Europäisches Recht

ist das in Europa geltende bzw. das von Europa ausgehende Recht. Europäisches Gemeinschaftsrecht, Europarecht Lit.: Rabe, //., 50 Jahre NJW: Die Europäisierung der Rechtsordnung, NJW 1997, 2631; Weber, R., Eur-Lex, NJW 1998, 2805; Europas universale rechtsordnungspolitische Aufgabe im Recht des dritten Jahrtausends, hg.v. Köbler, G. u.a., 2000

1.
Als e.R., EU-Recht oder Unionsrecht werden der EU-Vertrag (EUV) sowie der AEUV sowie die von der Europäischen Union (EU) auf der Grundlage des EUV und des AEUV gesetzten Rechtsnormen bezeichnet.

2.
EUV und AEUV bilden als untereinander gleichrangige Vertragswerke zusammen mit diesen Verträgen beigefügten Protokollen und Anhängen (Art. 51 EUV) des europäische Primärrecht. Das Primärrecht bildet die Grundlage des Handelns der EU. Es kann nur durch die Mitgliedstaaten der EU und nicht durch die Organe der EU geändert werden.

3.
Die auf der Grundlage des Primärrechts, insbes. des EUV und des AEUV gesetzte Recht wird als abgeleitetes Recht oder Sekundärrecht bezeichnet. Das Sekundärrecht wird von den Organen der EU gesetzt und kann vom Europäischen Gerichtshof (EuGH) auf seine Vereinbarkeit mit EUV und AEUV überprüft werden. In Art. 288 I AEUV werden fünf Handlungsarten unterschieden: Verordnungen, Richtlinien, Beschlüsse, Empfehlungen und Stellungnahmen. Für Verordnungen, Richtlinien und Beschlüsse - das Sekundärrecht im engeren Sinne - gilt das Gesetzgebungsverfahren gem.
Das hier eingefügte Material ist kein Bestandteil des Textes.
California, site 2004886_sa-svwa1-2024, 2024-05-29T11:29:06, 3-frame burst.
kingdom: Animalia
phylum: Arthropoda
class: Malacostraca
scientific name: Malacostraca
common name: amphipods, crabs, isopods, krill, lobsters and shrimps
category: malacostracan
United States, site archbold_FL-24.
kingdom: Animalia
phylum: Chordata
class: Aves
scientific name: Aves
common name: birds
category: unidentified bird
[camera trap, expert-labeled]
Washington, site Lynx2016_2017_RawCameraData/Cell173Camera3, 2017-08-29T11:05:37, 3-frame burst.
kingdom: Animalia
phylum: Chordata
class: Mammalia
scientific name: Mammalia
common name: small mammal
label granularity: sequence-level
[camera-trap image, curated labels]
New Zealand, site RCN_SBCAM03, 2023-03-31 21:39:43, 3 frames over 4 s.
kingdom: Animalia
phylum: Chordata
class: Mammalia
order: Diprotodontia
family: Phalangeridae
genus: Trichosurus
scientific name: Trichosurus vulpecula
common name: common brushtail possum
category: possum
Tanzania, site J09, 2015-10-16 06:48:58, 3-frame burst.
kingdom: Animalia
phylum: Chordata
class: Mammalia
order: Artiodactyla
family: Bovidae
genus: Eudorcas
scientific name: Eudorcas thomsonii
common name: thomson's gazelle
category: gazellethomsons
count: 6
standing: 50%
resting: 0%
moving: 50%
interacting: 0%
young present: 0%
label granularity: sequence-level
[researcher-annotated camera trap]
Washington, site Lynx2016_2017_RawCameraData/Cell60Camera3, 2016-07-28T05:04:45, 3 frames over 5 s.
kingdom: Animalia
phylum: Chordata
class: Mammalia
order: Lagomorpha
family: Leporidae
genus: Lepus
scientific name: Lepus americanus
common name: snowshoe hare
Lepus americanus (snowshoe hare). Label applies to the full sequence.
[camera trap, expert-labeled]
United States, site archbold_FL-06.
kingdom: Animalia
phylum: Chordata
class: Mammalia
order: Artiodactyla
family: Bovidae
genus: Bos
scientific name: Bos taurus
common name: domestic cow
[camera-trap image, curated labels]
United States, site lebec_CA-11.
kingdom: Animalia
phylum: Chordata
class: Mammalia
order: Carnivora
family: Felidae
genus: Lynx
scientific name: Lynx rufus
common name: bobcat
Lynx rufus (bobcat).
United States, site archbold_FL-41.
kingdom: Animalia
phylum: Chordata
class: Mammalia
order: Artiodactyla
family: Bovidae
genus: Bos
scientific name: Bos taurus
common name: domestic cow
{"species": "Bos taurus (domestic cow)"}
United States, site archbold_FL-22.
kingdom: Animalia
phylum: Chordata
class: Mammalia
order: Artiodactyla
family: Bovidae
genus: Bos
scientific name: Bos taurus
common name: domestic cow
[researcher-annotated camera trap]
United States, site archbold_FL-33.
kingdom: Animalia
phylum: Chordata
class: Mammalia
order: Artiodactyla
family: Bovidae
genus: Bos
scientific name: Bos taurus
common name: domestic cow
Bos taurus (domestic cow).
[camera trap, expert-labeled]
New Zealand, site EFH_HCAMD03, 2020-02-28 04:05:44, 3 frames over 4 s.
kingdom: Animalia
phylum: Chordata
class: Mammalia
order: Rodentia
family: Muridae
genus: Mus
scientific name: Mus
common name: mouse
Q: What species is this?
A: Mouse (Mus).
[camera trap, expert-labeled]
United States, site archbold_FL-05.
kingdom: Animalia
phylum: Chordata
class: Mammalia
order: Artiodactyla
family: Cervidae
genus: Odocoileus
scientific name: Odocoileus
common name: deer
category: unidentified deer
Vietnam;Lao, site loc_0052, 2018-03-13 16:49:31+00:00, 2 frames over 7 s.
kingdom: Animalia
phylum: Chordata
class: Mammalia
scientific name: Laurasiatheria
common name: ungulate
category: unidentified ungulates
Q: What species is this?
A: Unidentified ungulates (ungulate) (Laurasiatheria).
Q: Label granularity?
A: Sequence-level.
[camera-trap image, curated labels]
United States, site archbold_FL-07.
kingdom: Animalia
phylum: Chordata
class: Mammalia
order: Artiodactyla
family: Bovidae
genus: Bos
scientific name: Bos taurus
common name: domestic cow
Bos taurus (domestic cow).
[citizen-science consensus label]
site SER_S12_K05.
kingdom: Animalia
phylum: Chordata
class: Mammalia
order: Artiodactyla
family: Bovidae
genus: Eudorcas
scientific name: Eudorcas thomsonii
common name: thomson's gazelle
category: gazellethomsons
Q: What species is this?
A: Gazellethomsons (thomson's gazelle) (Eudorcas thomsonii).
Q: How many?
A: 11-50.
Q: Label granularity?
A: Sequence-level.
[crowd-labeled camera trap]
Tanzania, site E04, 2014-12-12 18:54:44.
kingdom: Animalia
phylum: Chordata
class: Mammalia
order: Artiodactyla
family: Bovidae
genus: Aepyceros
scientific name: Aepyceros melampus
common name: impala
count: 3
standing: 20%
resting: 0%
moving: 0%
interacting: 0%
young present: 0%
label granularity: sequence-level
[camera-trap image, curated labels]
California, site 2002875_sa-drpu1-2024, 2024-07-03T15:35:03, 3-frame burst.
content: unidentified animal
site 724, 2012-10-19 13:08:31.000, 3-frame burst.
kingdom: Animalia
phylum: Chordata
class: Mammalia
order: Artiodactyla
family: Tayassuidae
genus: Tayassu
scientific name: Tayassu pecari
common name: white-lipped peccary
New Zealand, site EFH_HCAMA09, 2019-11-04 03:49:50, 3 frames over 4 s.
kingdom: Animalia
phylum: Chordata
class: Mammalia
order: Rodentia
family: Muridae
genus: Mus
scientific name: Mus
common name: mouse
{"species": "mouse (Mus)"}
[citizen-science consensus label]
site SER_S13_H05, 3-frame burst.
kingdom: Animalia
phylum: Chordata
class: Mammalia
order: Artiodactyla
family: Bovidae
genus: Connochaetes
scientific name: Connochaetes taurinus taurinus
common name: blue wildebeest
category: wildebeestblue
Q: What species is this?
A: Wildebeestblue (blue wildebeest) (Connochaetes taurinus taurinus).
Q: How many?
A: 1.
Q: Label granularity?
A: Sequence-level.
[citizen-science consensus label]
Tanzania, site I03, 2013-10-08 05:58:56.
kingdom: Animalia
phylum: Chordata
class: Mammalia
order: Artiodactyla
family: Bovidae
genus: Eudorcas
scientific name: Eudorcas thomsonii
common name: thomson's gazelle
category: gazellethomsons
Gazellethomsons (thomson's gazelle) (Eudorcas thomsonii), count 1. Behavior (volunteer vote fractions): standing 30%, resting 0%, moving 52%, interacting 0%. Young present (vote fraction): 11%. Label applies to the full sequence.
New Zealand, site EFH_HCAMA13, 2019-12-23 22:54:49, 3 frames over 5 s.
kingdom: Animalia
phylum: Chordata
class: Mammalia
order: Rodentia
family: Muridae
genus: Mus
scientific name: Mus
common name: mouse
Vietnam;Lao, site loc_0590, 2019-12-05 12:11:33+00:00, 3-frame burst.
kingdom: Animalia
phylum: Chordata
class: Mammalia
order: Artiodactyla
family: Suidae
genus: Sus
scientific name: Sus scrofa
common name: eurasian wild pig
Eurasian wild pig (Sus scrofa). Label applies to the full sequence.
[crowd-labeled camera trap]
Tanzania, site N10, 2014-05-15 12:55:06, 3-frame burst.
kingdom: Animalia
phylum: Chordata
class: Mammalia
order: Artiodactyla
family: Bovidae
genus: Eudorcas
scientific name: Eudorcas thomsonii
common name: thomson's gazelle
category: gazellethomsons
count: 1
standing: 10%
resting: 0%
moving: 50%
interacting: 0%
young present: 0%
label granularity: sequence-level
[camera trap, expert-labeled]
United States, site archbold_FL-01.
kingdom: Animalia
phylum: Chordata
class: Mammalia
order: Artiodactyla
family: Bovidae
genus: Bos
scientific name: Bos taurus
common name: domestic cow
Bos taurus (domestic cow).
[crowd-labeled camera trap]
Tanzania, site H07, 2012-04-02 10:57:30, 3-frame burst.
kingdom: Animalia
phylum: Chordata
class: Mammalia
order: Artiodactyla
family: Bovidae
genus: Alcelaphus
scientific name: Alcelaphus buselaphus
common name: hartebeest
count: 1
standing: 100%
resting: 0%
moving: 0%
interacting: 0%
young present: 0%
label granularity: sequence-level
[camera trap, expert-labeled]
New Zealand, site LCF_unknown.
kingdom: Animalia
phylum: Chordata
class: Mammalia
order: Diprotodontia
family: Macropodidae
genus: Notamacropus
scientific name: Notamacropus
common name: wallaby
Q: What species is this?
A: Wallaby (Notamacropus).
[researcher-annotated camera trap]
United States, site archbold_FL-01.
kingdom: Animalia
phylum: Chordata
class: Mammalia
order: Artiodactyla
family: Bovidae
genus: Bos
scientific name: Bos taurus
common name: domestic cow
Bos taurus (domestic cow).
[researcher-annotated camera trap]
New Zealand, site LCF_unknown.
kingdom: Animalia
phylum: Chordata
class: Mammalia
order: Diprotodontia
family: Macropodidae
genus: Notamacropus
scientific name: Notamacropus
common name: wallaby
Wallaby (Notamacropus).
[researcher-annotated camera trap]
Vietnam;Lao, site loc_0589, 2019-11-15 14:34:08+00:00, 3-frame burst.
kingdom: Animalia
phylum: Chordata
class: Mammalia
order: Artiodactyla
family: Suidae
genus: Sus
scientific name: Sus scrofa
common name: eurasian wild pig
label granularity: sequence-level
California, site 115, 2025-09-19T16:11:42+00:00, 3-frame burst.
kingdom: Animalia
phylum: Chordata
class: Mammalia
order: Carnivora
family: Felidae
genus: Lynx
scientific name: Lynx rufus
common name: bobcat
Art. 294 AEUV (europäische Gesetzgebung).

a)
Die Europäische Verordnung hat allgemeine Geltung; sie ist in allen ihren Teilen verbindlich und gilt in jedem Mitgliedstaat (Art. 288 II AEUV).

b)
Die Europäische Richtlinie ist für jeden Mitgliedstaat, an den sie gerichtet wird, hinsichtlich des zu ereichenden Ziels verbindlich, überlässt jedoch den innerstaatlichen Stellen die Wahl der Form und der Mittel (Art. 288 III AEUV).

c)
Beschlüsse sind in allen ihren Teilen verbindlich; sind sie an bestimmte Adressaten gerichtet, so sind sie nur für diese verbindlich (Art. 288 IV AEUV).

d)
Empfehlungen und Stellungnahmen sind keine Gesetzgebungsakte und nicht verbindlich (Art. 288 V AEUV).

4.
In Gesetzgebungsakten (s. Nr. 3) kann der Europäischen Kommission die Befugnis übertragen werden, Rechtsakte ohne Gesetzgebungscharakter (sog. Tertiärrecht) mit allgemeiner Geltung zur Ergänzung oder Änderung bestimmter nicht wesentlicher Vorschriften des betreffenden Gesetzgebungsaktes zu erlassen. In den zum Erlass von Tertiärrecht ermächtigenden Gesetzgebungsakten werden Ziele, Inhalt, Geltungsbereich und Dauer der Befugnisübertragung ausdrücklich festgelegt. Die wesentlichen Aspekte eines Bereichs sind dem Gesetzgebungsakt vorbehalten und eine Befugnisübertragung ist für sie deshalb ausgeschlossen (Art. 290 I AEUV).

5.
Europäisches Recht, auch Sekundärrecht und Tertiärrecht, geht nationalem Recht - Bundesrecht und Landesrecht einschließlich des Verfassungsrechts - i .d. R. vor. Die nie in Kraft getretene Europäische Verfassung (Art. I-6) sah diesen Vorrang des Europäischen Rechts noch ausdrücklich vor. Eine so klare Regelung fehlt im EU-Vertrag und im AEUV. Für Verordnungen der Europäischen Union ist der Vorrang aber unstreitig; Richtlinien der Europäischen Union und Beschlüssen kann unmittelbare Wirkung zukommen, so dass entgegenstehendes nationales Recht, soweit aufgrund der Unbedingtheit und Bestimmtheit unionsrechtlicher Vorschriften eine Kollision mit diesen feststellbar ist, jedenfalls nicht angewendet werden darf; zum Verhältnis zwischen Europäischem Recht und nationalem Verfassungsrecht s. a. Grundrechte (9, 10).